There are good reasons for fences and boundaries, God-imposed, self-imposed or otherwise... If I can just keep that in mind when I see "him" and get all wiggly inside... I know his and my relationship will be better!
I'm such a gay-adolescent fool! But I'm trying to learn! As the saying goes: "Better late than never," right?

9 comments:

MoHoHawaii said...

Your post isn't clear about what exactly is happening on that sofa, but my guess is that it's leading to trouble.

Even though I have a completely secular view of this situation I come to the same conclusion as your friend whose letter you quote: Don't do this.

Or, I would say, don't go here unless you are willing to sell the farm and start your life over. From your previous posts, it sounds like this is not what you want to do.

You might be surprised what one moment of bad judgment can do to your life (and the lives of others you love). Slap yourself and make your homone-addled brain think long term.

Sorry to be such a downer, man. :-)

Kengo Biddles said...

Being willing to learn is a truly important step, so I'm glad you're trying, Beck.

And I thrid what Mohohawaii and your friend say, but you know that.

Sean said...

i believe in you Beck. Chin up. you're a good man.

thinking of ya...

Anonymous said...

this is what being a moho is all about, always tempted, never fulfilled. yeh, i know that the straight guy can be tempted by a good-looking co-worker, but it's not the same.

Abelard Enigma said...

the straight guy can be tempted by a good-looking co-worker, but it's not the same.

Why is that? I'm not arguing because I agree with you. But, I don't understand why it is that way.

gentlefriend said...

Thank you for being so open. This and the last post reminds us all to check our boundaries. Raging hormones can fog up our vision. Your writing may help you clarify things but it also causes us to evaluate what we are doing in a new light. Thanks.
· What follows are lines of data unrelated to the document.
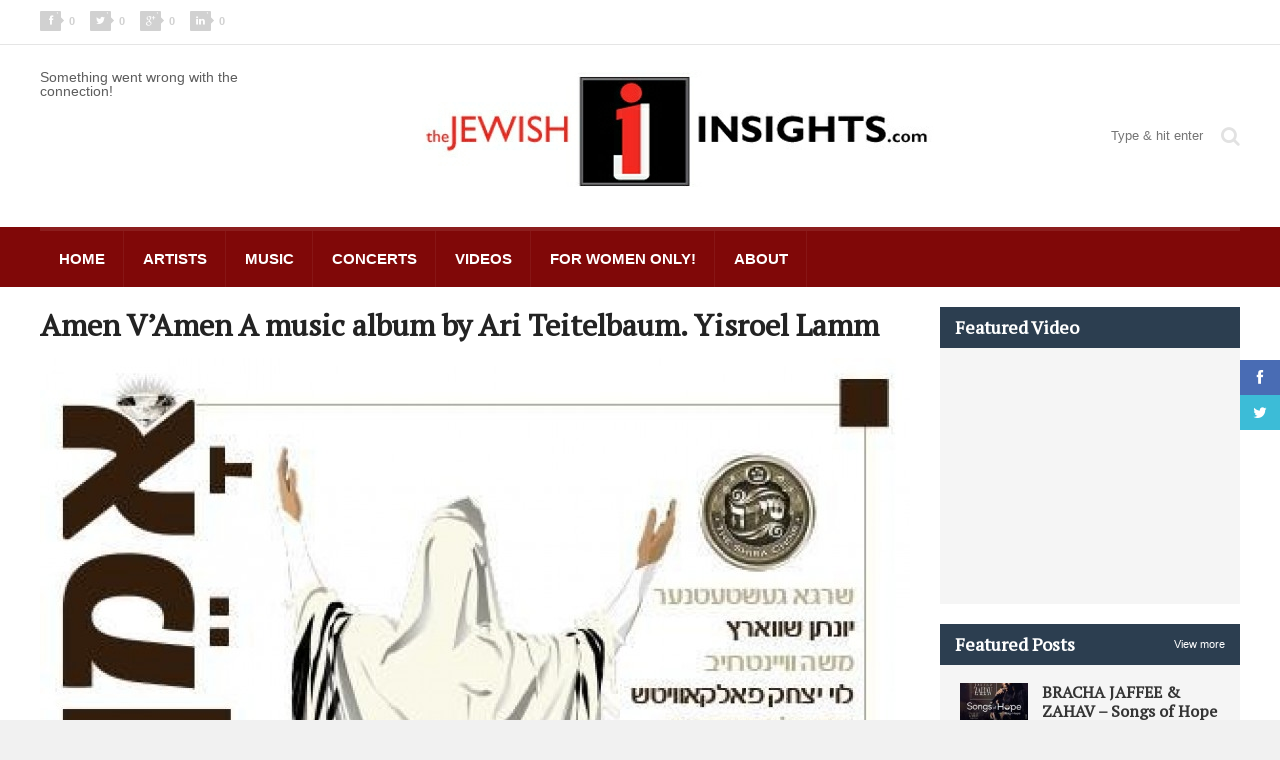

--- FILE ---
content_type: text/html; charset=utf-8
request_url: https://www.google.com/recaptcha/api2/aframe
body_size: 250
content:
<!DOCTYPE HTML><html><head><meta http-equiv="content-type" content="text/html; charset=UTF-8"></head><body><script nonce="x-l2IFagkgKKhX__wLjK-A">/** Anti-fraud and anti-abuse applications only. See google.com/recaptcha */ try{var clients={'sodar':'https://pagead2.googlesyndication.com/pagead/sodar?'};window.addEventListener("message",function(a){try{if(a.source===window.parent){var b=JSON.parse(a.data);var c=clients[b['id']];if(c){var d=document.createElement('img');d.src=c+b['params']+'&rc='+(localStorage.getItem("rc::a")?sessionStorage.getItem("rc::b"):"");window.document.body.appendChild(d);sessionStorage.setItem("rc::e",parseInt(sessionStorage.getItem("rc::e")||0)+1);localStorage.setItem("rc::h",'1768754880419');}}}catch(b){}});window.parent.postMessage("_grecaptcha_ready", "*");}catch(b){}</script></body></html>

--- FILE ---
content_type: text/css
request_url: https://www.thejewishinsights.com/wp/wp-content/themes/quadrum-theme/css/ot-menu.css?ver=6.2.7
body_size: 389
content:

/* Desktop view */

.ot-menu-list {
	display: none;
	position: fixed;
	top: 0px;
	bottom: 0px;
	overflow-x: hidden;
	overflow-y: auto;
	z-index: 1000;
	background: #1D1D1D;
	color: #f0f0f0;
	width: 70%;
	box-shadow: 3px 0 0 rgba(0,0,0,0.2);
	left: -70%;
	margin-left: -3px;
	-moz-transition: all 0.2s;
	-webkit-transition: all 0.2s;
	-o-transition: all 0.2s;
}

.ot-menu-toggle {
	display: none;
	position: absolute;
	left: 0px;
	top: 0px;
	right: 0px;
	z-index: 1000;
	background: #1D1D1D;
	text-align: center;
	color: #f0f0f0!important;
	font-size: 14px;
	font-weight: bold;
	text-transform: uppercase;
	padding: 19px 0;
	width: 100%;
}

body.ot-menu-active .ot-menu-toggle:after {
	content: '\f00d';
	font-family: "FontAwesome";
	display: block;
	position: absolute;
	left: 15px;
	top: 15px;
	font-size: 18px;
}

.ot-menu-toggle i.fa {
	padding-right: 10px;
}

body.ot-menu-active {
	overflow: hidden;
	margin-left: 70%;
	-moz-transition: margin-left 0.2s;
	-webkit-transition: margin-left 0.2s;
	-o-transition: margin-left 0.2s;
}

body.ot-menu-active .ot-menu-list {
	left: 0px;
	margin-left: 0px;
}

body.ot-menu-active .ot-menu-toggle {
	left: 70%;
}

.ot-menu-toggle:hover {
	background: #232323;
}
In your last post, you mentioned that a fantasy of your friend helped you to "do it" in your intamacy with your wife. You seemed to feel guilty about it. This started me thinking about what boundaries we should build concerning sexual fantasy during intimate relationships. This gave me a chance to write down my own thoughts on this topic, which I posted on my website. Thanks.

Beck said...

MOHO-H: If you want the intimate details you'll have to email me later... I've thought I was pretty revealing in my description enough for you to get the picture. I'm not selling the farm - just recognizing from this experience the need to be reminded of personal limits and their value.

KB: I'm still kickin' and still trying - with your help! Thanks.

SEAN: Thanks for still hangin' around such foolish MOHOs like me... Keep commenting!

SANTORIO / ABELARD: I don't know that I get what you're saying here, but this I know... I can't get enough of this male attention gig, and if I can keep it in control, in self-imposed limits, where no one is hurt, and no trust is lost, and no covenants are broken as noted in the post, then I'm still seeking after it! Call me naive, but there's got to be some fulfillment here!

GF: I'm glad my willingness to share my failures may be of service to others. I try to be as open as I can, for my sake, as I have no other forum or opportunity to share such things, and right now I need all the help I can get. I think that goes without saying. :)

Abelard Enigma said...

My question was addressed to santorio. He made the statement that it is different for us gay guys than it is for straight guys. I agree with that, but I want to know why. Why is it so different for us?

Beck said...

I recognize you're asking this of Santorio, but, never having been a straight guy, how do you know it is different? What is different? How is it different?